June 11, 2010
Both the S&P 500 Index (SPX) and its tracking ETF the S&P Deposit Receipts (NYSE: SPY) are now in BUY territory according to a long term indicator.
Three weeks ago the stock market had the first in a series of huge single-day rallies. On Wednesday May 26, the up volume vs. down volume on the NYSE was 20 to 1.
Subscribers know that we watch for these unusually strong days (better than 9 to 1) and call them breadth explosion days. Two such days in a two month period tend to be followed by substantial gains in the following months.
Historically these signals have been rare, in some cases they have been 10 or more years apart. Over the past several years that has not been the case, with signals occurring more frequently. But according to our records, they have all been followed by substantial gains.

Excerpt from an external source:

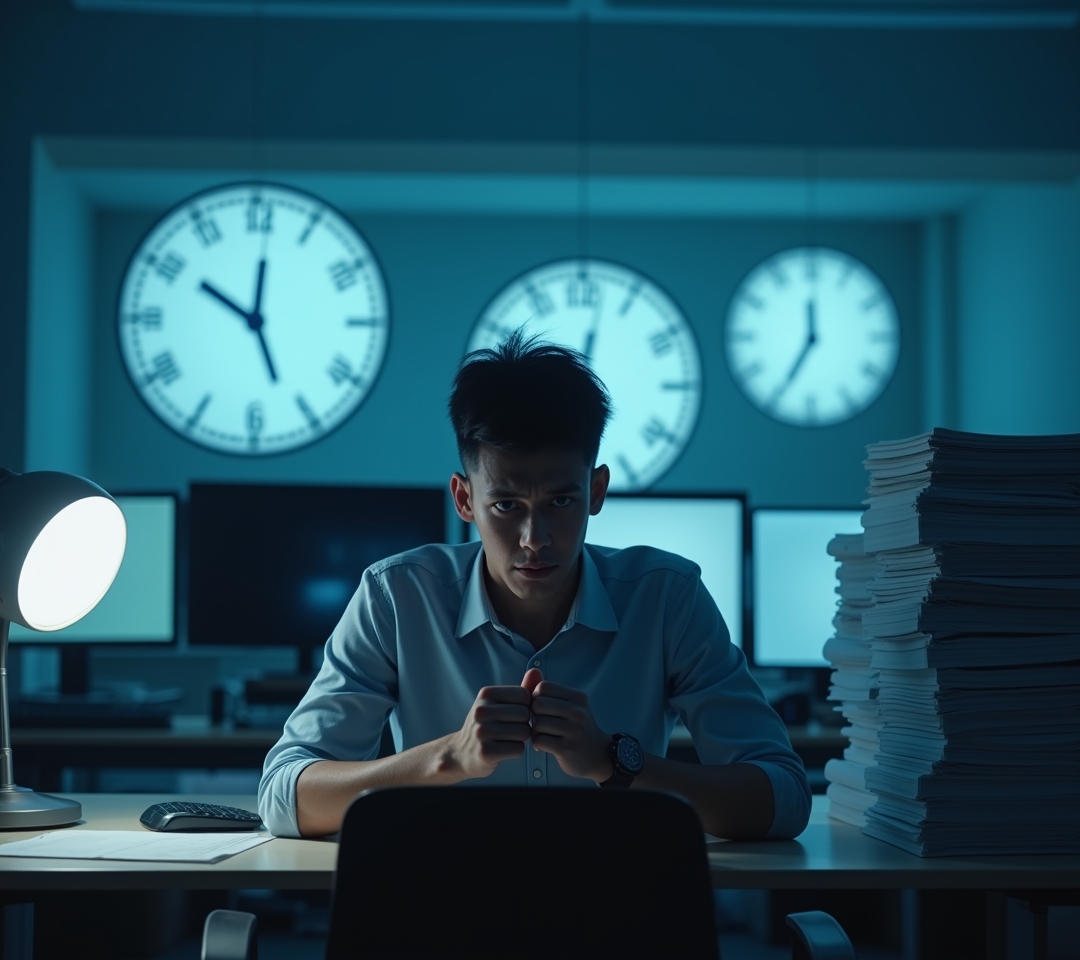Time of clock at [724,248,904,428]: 11:34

Last week there was a second breadth explosion day. On Thursday June 3, the rally was on up vs. down volume of 36 to 1. A huge advance. This fulfilled the technical requirement for a buy signal according to this indicator. Advances are not always immediate, but within six months to a year, stock indexes have generally been 14% higher or more.
Now we have had the third such breadth explosion day, with up volume exceeding down volume on the NYSE by 44 to 1.
All three of these rallies have occurred on volume so far above the required 9 to 1 ratio we are left with little to add except that, buy this one indicator; we are at the beginning of a substantial advance and possibly a new bull market.
Disclosure: The Fibtimer.com (www.fibtimer.com) ETF Timing Strategy has a position in the S&P 500 SPDRs.